From Pine View Farm

Testing the Fail 0

In a longer article at Psychology Today Blogs–indeed, almost as an aside–Alfie Cohn indicts the reliance on standardized testing and its inimical effects on our school systems. A snippet:

We can argue about whether NCLB (“No Child Left Benefited Behind”–ed.) was meant to improve public schooling and failed, or whether its intent was to undermine public schooling in favor of a market-based approach. What is inarguable is that it never diagnosed, let alone remedied, deficiencies in the quality of learning; it was focused only on the results of wholly inadequate and misleading tests. The most charitable thing we can say about the people who drafted, enforced, and defended NCLB is that they don’t understand the difference between those two things.

(snip)

But the outrageous and incalculably damaging reality of testing students every single year — extraordinary from a worldwide perspective, in fact virtually unheard of for students below high school age — continues in ESSA (“Elementary and Secondary Education Act”–ed.).
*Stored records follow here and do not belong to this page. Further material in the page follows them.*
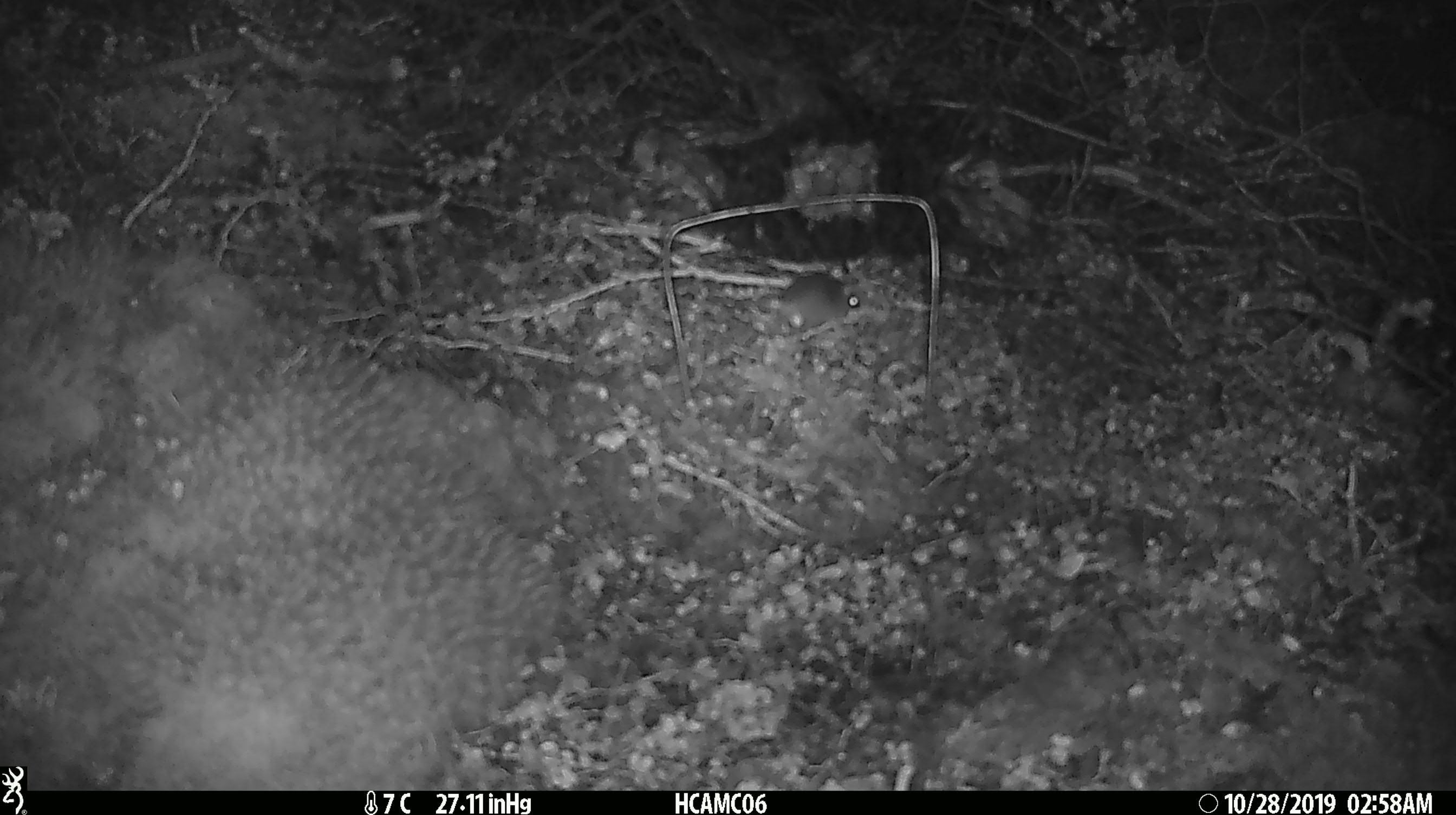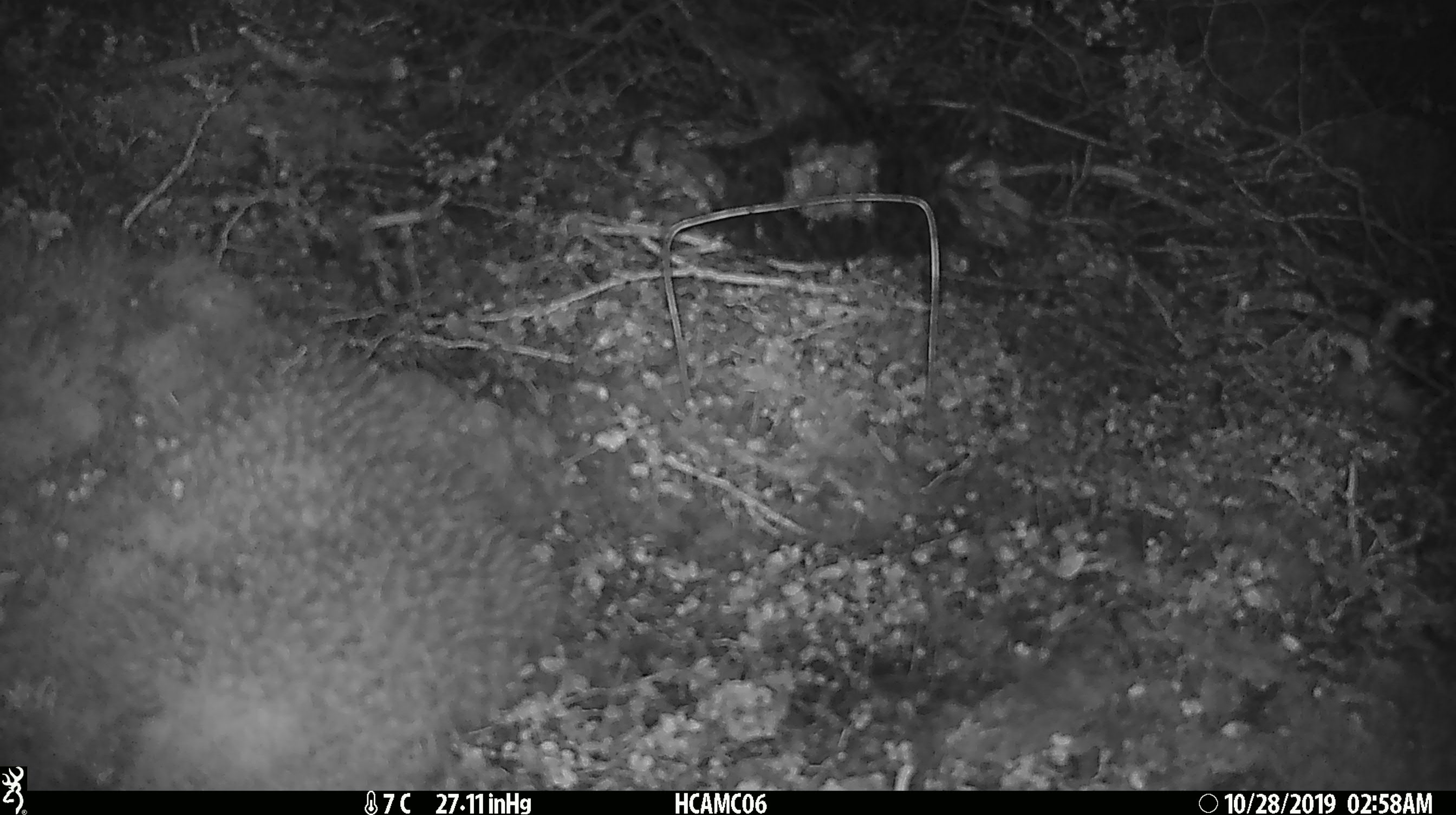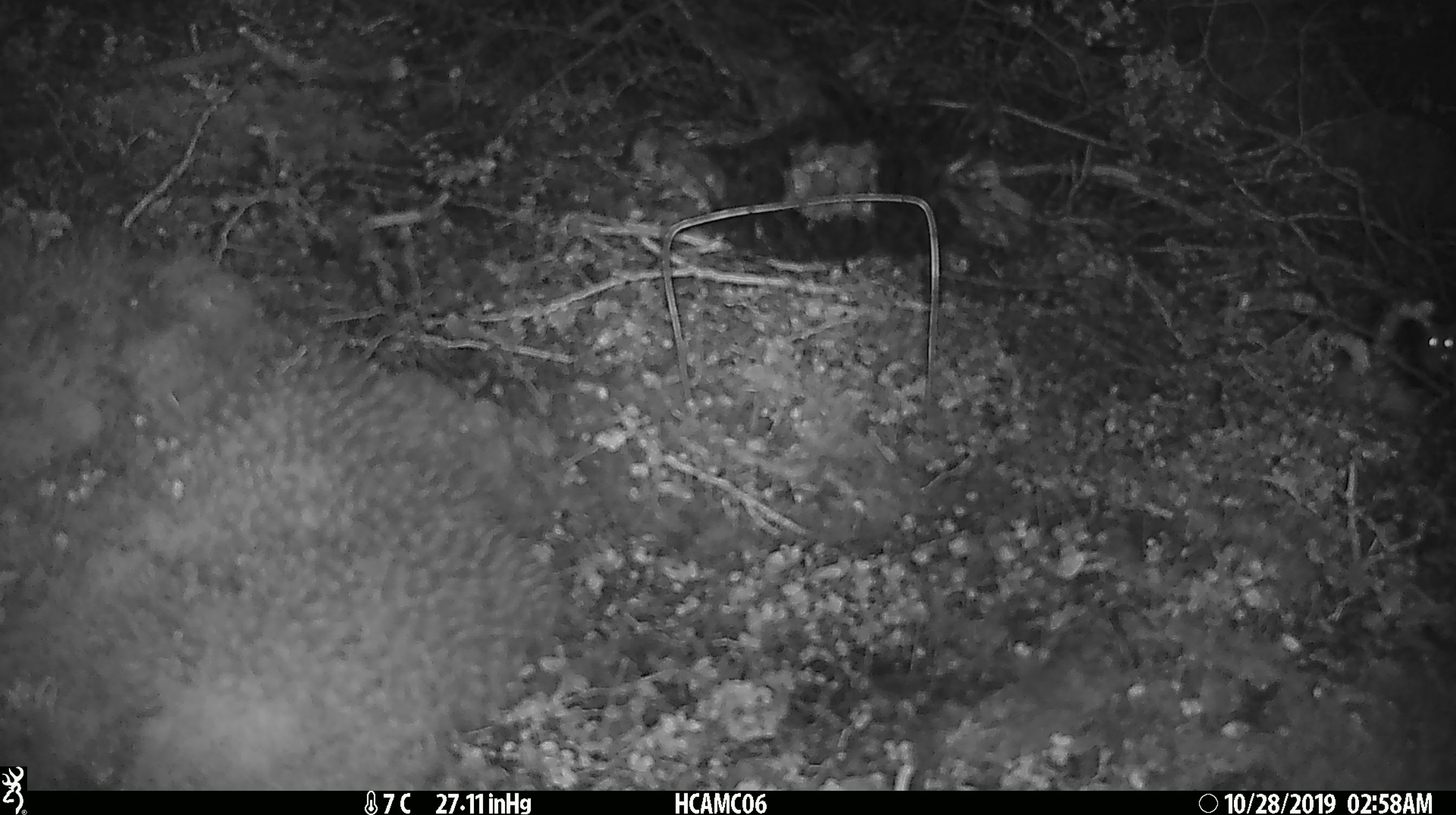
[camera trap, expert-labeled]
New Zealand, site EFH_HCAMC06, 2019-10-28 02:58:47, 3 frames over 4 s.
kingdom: Animalia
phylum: Chordata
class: Mammalia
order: Rodentia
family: Muridae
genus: Mus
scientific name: Mus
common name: mouse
Mouse (Mus).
Annual testing is something we’ve been conditioned to accept and even to view as tolerable compared to the reality of multiple tests a year, what with benchmark exams in between the other exams, districts piling on with their own assessments, new Common Core tests, and so on.

Remember “cramming” for tests? Two weeks after the test, all the stuff you crammed was gone, whereas, had you studied through the semester/quarter/period, you did not have to cram because you had actually learned stuff.

The regime of standardized tests has institutionalized cramming as a pedagogical technique. The test is all; there is nothing else. Learning is irrelevant to the cram.

Qui bono?

The testing companies. Everyone else is losing.